In the previous example, we explicitly knew the ODE that described the dynamics of the velocity.

$$ \frac{dv}{dt} = \theta_1 + \theta_2 v^{2} $$

If we don't know the ODE that describes the velocity, we can represent it with a neural network!

In [None]:
import torch
import torch.nn as nn
import torch.optim as optim
from torchdiffeq import odeint as odeint_nn
from torchdiffeq import odeint_adjoint ## Can use this if we want to use the adjoint method

# NN that will be used to approximate dvdt 
class ODEFunc(nn.Module):

    def __init__(self):
        super(ODEFunc, self).__init__()

        self.net = nn.Sequential(
            nn.Linear(1, 50),
            nn.Tanh(),
            nn.Linear(50, 1),
        )

        for m in self.net.modules():
            if isinstance(m, nn.Linear):
                nn.init.normal_(m.weight, mean=0, std=0.1)
                nn.init.constant_(m.bias, val=0)

    def forward(self, t, y):
        return self.net(y)

    
# Number of time steps to integrate forward
batch_time = 10
# Number of batch samples to use in each gradient descent step
batch_size = 10

# This is how minibatch is imiplemented in the torchdiffeq examples.
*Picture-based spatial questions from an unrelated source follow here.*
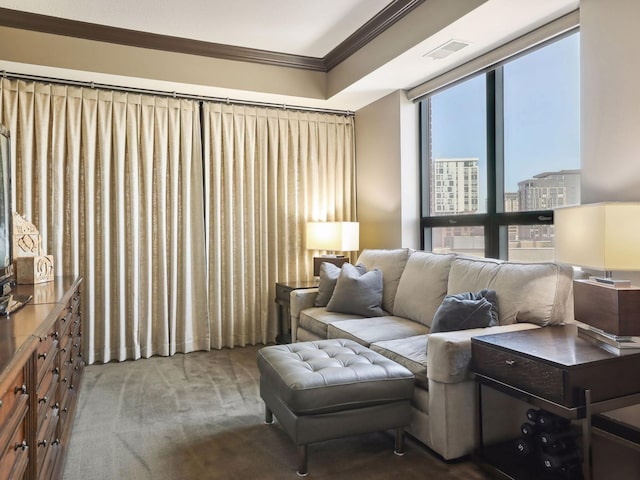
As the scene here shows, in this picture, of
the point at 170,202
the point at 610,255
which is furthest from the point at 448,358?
the point at 170,202

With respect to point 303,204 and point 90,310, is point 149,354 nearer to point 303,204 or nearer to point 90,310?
point 90,310

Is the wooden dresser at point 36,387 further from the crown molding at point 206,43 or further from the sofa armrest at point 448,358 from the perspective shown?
the crown molding at point 206,43

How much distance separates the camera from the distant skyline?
2850 millimetres

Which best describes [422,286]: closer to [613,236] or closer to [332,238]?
[332,238]

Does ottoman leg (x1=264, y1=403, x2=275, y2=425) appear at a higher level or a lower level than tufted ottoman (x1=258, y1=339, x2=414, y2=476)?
lower

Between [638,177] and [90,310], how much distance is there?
397cm

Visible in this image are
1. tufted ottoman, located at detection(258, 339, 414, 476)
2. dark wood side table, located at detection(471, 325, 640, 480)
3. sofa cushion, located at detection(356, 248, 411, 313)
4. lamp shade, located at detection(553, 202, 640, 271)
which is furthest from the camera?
sofa cushion, located at detection(356, 248, 411, 313)

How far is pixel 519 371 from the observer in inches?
76.4

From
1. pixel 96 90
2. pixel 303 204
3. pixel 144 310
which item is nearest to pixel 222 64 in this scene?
pixel 96 90

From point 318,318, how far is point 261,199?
1564mm

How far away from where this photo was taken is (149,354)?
13.5ft

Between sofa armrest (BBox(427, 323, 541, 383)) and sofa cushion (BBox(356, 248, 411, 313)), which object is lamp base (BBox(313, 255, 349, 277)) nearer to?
sofa cushion (BBox(356, 248, 411, 313))

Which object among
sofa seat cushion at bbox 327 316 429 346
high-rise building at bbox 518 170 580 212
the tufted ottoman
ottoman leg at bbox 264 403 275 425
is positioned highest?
high-rise building at bbox 518 170 580 212

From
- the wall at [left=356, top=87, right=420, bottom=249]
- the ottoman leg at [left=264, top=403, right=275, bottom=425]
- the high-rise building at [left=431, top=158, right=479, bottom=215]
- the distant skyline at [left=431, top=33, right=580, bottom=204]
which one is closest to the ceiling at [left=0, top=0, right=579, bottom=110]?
the distant skyline at [left=431, top=33, right=580, bottom=204]
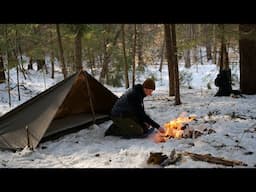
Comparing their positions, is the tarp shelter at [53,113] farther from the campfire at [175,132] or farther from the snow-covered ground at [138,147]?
the campfire at [175,132]

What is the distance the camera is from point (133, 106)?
4.83m

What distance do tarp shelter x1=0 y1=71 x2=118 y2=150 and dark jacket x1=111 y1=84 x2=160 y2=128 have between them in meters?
0.85

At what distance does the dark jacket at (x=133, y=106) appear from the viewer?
4746mm

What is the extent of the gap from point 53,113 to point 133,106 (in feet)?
4.01

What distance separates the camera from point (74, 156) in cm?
412

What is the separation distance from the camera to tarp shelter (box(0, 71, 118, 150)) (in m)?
4.68

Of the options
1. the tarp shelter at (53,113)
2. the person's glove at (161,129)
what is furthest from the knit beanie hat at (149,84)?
the tarp shelter at (53,113)

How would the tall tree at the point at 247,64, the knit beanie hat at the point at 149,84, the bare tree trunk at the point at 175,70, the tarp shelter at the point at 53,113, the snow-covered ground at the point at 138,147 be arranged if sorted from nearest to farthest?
the snow-covered ground at the point at 138,147 < the knit beanie hat at the point at 149,84 < the tarp shelter at the point at 53,113 < the bare tree trunk at the point at 175,70 < the tall tree at the point at 247,64

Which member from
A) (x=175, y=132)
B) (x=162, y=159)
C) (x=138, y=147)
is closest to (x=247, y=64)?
(x=175, y=132)

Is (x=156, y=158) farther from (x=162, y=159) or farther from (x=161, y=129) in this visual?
(x=161, y=129)

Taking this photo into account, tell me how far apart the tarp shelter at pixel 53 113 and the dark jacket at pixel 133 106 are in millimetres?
853

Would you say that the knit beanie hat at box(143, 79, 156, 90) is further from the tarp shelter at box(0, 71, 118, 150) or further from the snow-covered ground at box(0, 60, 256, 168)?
the tarp shelter at box(0, 71, 118, 150)
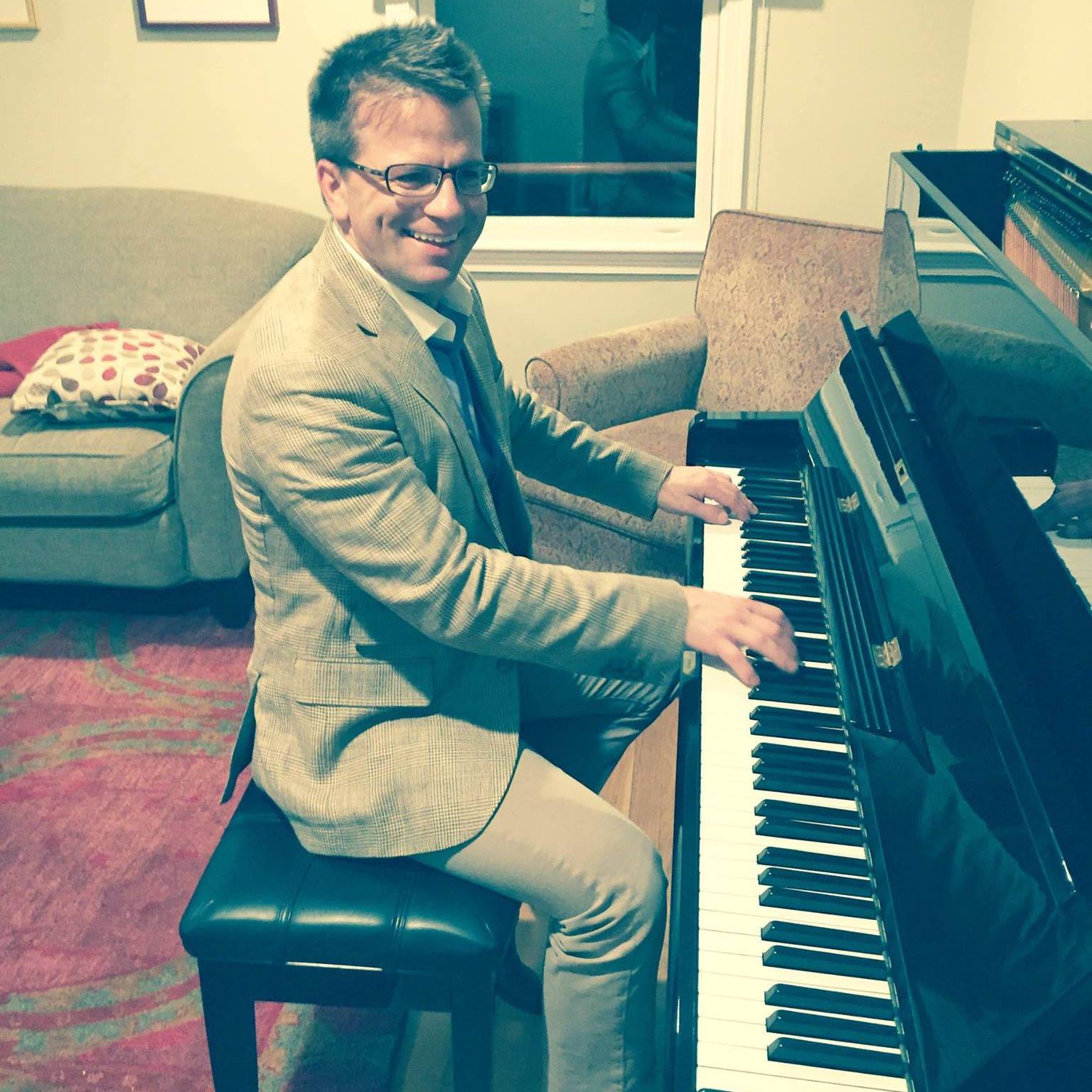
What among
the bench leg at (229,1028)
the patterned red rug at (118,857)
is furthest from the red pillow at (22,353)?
the bench leg at (229,1028)

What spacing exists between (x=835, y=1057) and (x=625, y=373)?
81.1 inches

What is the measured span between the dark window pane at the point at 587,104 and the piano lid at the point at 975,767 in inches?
99.2

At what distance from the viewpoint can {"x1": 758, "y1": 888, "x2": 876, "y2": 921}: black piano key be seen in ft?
3.01

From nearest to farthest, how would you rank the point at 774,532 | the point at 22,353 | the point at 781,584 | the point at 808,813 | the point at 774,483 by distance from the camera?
A: 1. the point at 808,813
2. the point at 781,584
3. the point at 774,532
4. the point at 774,483
5. the point at 22,353

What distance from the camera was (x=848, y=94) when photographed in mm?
3150

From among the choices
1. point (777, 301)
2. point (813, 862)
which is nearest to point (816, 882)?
point (813, 862)

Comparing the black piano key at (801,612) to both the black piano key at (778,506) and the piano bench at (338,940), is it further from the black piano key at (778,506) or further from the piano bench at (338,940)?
the piano bench at (338,940)

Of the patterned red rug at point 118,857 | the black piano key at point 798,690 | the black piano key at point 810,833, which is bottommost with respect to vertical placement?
the patterned red rug at point 118,857

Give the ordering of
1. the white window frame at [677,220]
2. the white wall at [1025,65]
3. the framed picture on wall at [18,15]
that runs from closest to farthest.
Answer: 1. the white wall at [1025,65]
2. the white window frame at [677,220]
3. the framed picture on wall at [18,15]

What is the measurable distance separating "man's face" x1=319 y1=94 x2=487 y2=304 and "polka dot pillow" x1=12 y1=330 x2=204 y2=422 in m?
1.58

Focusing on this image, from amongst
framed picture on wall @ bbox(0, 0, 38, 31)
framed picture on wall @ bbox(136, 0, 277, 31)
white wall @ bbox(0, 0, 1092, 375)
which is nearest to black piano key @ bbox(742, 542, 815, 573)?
white wall @ bbox(0, 0, 1092, 375)

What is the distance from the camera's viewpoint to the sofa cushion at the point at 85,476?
266 cm

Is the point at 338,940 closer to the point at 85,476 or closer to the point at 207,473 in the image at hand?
the point at 207,473

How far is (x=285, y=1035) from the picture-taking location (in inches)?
66.5
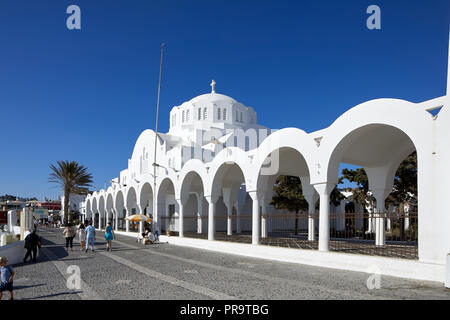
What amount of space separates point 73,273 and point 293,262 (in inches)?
266

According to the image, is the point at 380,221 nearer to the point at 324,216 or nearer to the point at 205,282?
the point at 324,216

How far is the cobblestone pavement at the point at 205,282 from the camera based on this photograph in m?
7.08

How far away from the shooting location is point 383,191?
1432 cm

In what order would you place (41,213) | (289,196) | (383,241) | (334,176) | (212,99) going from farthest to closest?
1. (41,213)
2. (212,99)
3. (289,196)
4. (383,241)
5. (334,176)

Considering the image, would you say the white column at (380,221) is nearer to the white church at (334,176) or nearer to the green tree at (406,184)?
the white church at (334,176)

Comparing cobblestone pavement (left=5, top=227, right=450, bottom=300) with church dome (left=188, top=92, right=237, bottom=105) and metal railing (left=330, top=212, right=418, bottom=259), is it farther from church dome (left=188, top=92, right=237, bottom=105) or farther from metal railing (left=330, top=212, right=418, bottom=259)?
church dome (left=188, top=92, right=237, bottom=105)

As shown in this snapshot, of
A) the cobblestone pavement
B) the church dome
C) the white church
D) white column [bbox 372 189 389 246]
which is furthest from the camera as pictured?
the church dome

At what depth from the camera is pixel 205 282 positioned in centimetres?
851

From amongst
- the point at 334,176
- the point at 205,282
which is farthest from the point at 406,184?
the point at 205,282

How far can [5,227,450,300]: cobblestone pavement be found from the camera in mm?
7078

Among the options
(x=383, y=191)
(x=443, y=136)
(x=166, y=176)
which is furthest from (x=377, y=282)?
(x=166, y=176)

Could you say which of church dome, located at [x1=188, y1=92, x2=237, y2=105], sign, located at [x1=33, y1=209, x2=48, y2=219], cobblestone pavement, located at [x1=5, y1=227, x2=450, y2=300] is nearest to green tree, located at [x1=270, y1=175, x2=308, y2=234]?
church dome, located at [x1=188, y1=92, x2=237, y2=105]

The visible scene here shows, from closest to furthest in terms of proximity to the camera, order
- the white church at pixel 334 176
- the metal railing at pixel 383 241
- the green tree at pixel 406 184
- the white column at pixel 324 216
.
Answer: the white church at pixel 334 176 < the metal railing at pixel 383 241 < the white column at pixel 324 216 < the green tree at pixel 406 184

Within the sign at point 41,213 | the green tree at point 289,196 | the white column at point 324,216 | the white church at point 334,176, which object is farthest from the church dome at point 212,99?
the sign at point 41,213
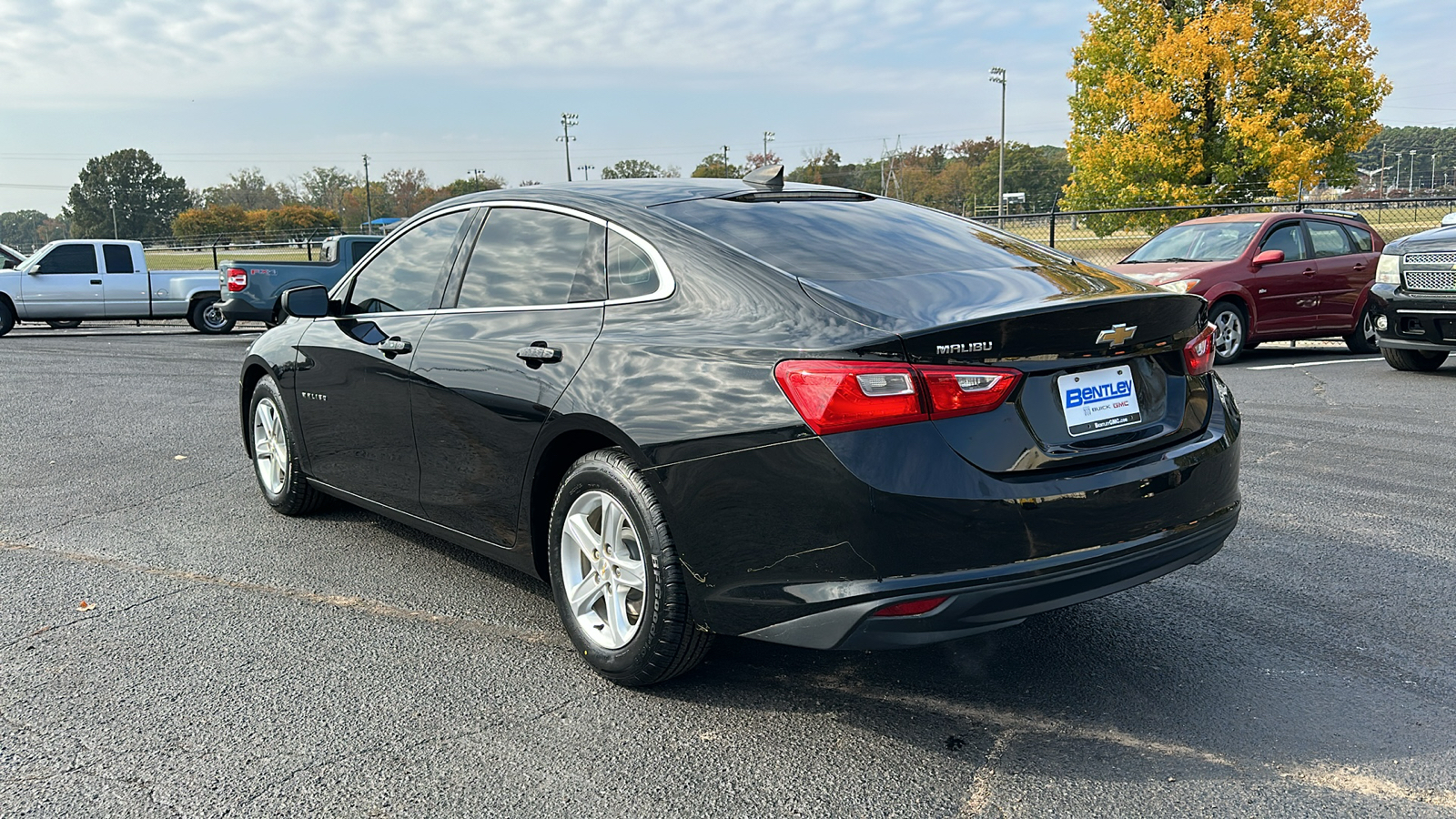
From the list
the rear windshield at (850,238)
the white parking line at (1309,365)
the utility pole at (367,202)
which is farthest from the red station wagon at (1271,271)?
the utility pole at (367,202)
Interestingly, the model can get good 
# results by only training on 10 data points at a time.
def get_batch(y, t):
    
    true_y = torch.Tensor(y)
    t = torch.Tensor(t)
    
    s = torch.from_numpy(np.random.choice(np.arange(len(t) - batch_time, dtype=np.int64), batch_size, replace=False))
    batch_y0 = true_y[s]  # (M, D)
    batch_t = t[:batch_time]  # (T)
    batch_y = torch.stack([true_y[s + i] for i in range(batch_time)], dim=0)  # (T, M, D)
    return batch_y0, batch_t, batch_y

In [None]:
vel_train2 = vel_train[:,np.newaxis]

model = ODEFunc()
optimizer = optim.RMSprop(model.parameters(), lr=1e-3)

for itr in range(1000):
    
    optimizer.zero_grad()
    
    # Get initial state, time steps, true y values at each timestep.
    batch_y0, batch_t, batch_y = get_batch(vel_train2, times)

    # TODO: Use NODE to integrate forward
    # Hint: The odeint implemented in the torchdiffeq package uses the same syntax as the scipy odeint function.
    #       Only now, we are using a NN instead of a predefined dvdt function.
    pred_y = odeint_nn(???)
    # NOTE: We are just backpropagating throught the ODE solver here. However, if we want to use the 
    #       adjoint method implemented in torchdiffeq, all we have to do is call odeint_adjoint() rather
    #       than odeint_nn(). Both functions use the same syntax.
    
    
    # loss = torch.sqrt(torch.mean((pred_y - batch_y) ** 2))
    loss = torch.mean(torch.abs(pred_y - batch_y))
    
    loss.backward()
    optimizer.step()

    if itr % 100 == 0:
        clear_output(wait=True)
        with torch.no_grad():
            plt.figure(figsize = (15, 7))
            plt.subplot(121)
            # TODO: Run model forward from time zero at all time steps so we can track progress
            pred_y = odeint_nn(???)
            loss = torch.mean(torch.abs(pred_y - torch.Tensor(vel_train2)))
            plt.plot(times, vel_train2, '.r', label='Observations')
            plt.plot(times, pred_y, 'b', label='NODE Model')
            plt.xlabel('Time (s)')
            plt.ylabel('Velocity (m/s)')
            plt.legend()
            plt.subplot(122)
            
            for i in range(4*3):
                for j in range(9*3):
                    changev = model.forward(i/3, torch.tensor([float(j/3)]))
                    plt.quiver(i/3, j/3, 5, changev, width = .005, headwidth = 3)
            plt.xlabel('Time (s)'),
            plt.ylabel('Velocity (m/s)')
            plt.title('Underlying Dynamics')
            plt.show()
            print('Iter {:04d} | Loss {:.6f}'.format(itr, loss.item()))
            

###  Question 5: Try swapping odeint_nn with odeint_adjoint and retraining the model. Is there a change in runtime or number of iterations before convergence? Why do you think we are seeing these differences between the two methods?

### Question 6: Why might this example be a bad problem to solve with the adjoint method?